The Australian Election for 2010 has, thus far, been a fairly lack lustre affair. The politicians have kept to tightly scripted, rehearsed announcements designed to appeal to minutely targeted swinging voters in marginal electorates. It’s policy without vision and politics without conviction. And it’s largely why non-issues such as the “real Julia Gillard” and the deposing of former Prime Minister, Kevin Rudd, have generated broad coverage.
Interestingly, given the success of the grass roots, social media activation of the David Cameron and Obama campaigns, the local strategists have largely ignored social media – and the web in almost all its incarnations.

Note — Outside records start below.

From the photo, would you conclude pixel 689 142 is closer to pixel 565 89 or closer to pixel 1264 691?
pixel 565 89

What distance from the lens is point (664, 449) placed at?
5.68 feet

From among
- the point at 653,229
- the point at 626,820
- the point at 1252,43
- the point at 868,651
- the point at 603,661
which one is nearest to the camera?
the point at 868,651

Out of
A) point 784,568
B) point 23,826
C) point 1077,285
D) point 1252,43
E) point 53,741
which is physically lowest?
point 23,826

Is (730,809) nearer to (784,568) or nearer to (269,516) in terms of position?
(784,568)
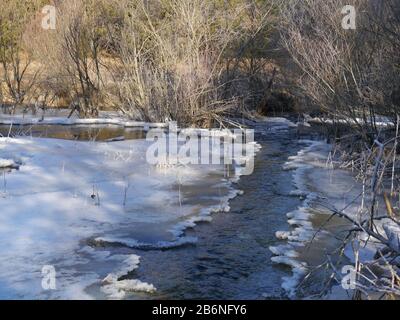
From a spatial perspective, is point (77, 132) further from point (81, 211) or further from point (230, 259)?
point (230, 259)

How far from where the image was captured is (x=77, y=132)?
706 inches

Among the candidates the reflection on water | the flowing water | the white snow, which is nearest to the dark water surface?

As Stephen Collins suggests, it’s not the social media election we were looking for.
But one of the more interesting efforts around the election is coming from an unexpected quarter. Vibewire, the innovative, non-profit youth organisation (disclaimer: I'm a board member) have teamed up with YouTube to cover, debate and shape the political conversation over the next four weeks. They have recruited and trained young, graduate reporters from across the country and are also crowd sourcing comment and commentary through a dedicated electionWIRE channel. Back at the “Vibewire Hub” an editorial team is managing, vetting and promoting the coverage as it comes to hand.
Anyone can get involved. You can submit a video or suggest a story. And judging by the quality of the coverage and perspective already coming through, it seems that Vibewire’s mandate to showcase the skills and expertise of young media professionals is more than delivering for reporters such as Megan Weymes and Elise Worthington, it’s providing insight and new perspectives on an otherwise dull election. Be sure to check it out!